It is important to note from the outset that this short Lecture Notes in Computer Science (LNCS) volume is the user manual for the common algebraic specification language (CASL), rather than the definitive and more extensive reference manual [1].

CASL was produced by the Common Framework Initiative (COFI), which is associated with ESPRIT and International Federation for Information Processing (IFIP) Working Group (WG) 1.3. It is a distillation and a rationalization of earlier algebraic specification languages. Hence, this volume should be immediately accessible to anyone who has already used such a language to specify a software artifact algebraically (that is, by a set of first-order equalities).

The text is example driven, and many of the examples are those commonly found in any introduction to algebraic specification. Another feature of the book is its use of boxed “headlines” or “points to bear in mind.” These are sprinkled throughout the book, to help guide the reader, and highlight the important philosophical pointers underlying the language design. They are also repeated in Appendix B, which is perhaps what everybody ought to remember about CASL. CASL already has agreed-upon subsets (based largely on the parent languages; for some of these, there exists tool support) and extensions for use in more complex kinds of software.

Part 1 of the book sets the scene, but Part 2 is where we first meet actual specifications (proceeding by way of examples), namely, types, which are (intentionally) almost self-explanatory. Next, we meet partial functions, subsets, and structured specifications.

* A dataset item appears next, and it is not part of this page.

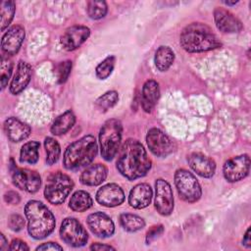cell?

The different kinds of structuring present inexperienced readers with the greatest challenge; they have probably not yet fully appreciated the possible variants, and their mathematical, logical consequences. Starting in chapter 3, we meet generic specifications, which are parameterized by a type (and which may be reused; much is said about this in chapter 7); loose specifications (to which further constructors may be added later); free specifications (in which all different values are distinct); and generated types (in which all results are derived as a consequence of the rules, and nothing else). Some of these distinctions can be confusing at a first glance, but the examples help clarify the differences.

With the specification of a new type or class, we may use local specifications and hiding. Within these constructs, local operators cannot be exported. In contrast to this approach, in chapter 8, we meet so-called architectural specifications. Here, each unit identified in the specification gives rise to a separate implementation task. So, we must address the often-asked question of whether any design decisions should be included within the specification, or if such choices should be left to the implementer. Once a decision has been made, the specification can be written to reflect that decision. How to build and structure new libraries is considered in chapter 9.

Part 3 covers foundations (the details of which are in the reference manual), available tools, and basic libraries. The text finishes with a case study, in which CASL is applied to the familiar steam boiler problem (the initial textual formulation of which is given in Appendix C).

In addition to Appendices B and C, mentioned above, the book also contains Appendix A, which provides a quick reference to the whole language. Accompanying the book is a CD-ROM, which contains the majority of the text, and several libraries. Major libraries of validated CASL specifications are freely available. These are mainly parsers and static checkers; more advanced proof-related tools are still in their infancy.

This book admirably meets its objectives, and may provide many CASL users with all of the information they need to use the language. Only more advanced users need consult the reference manual.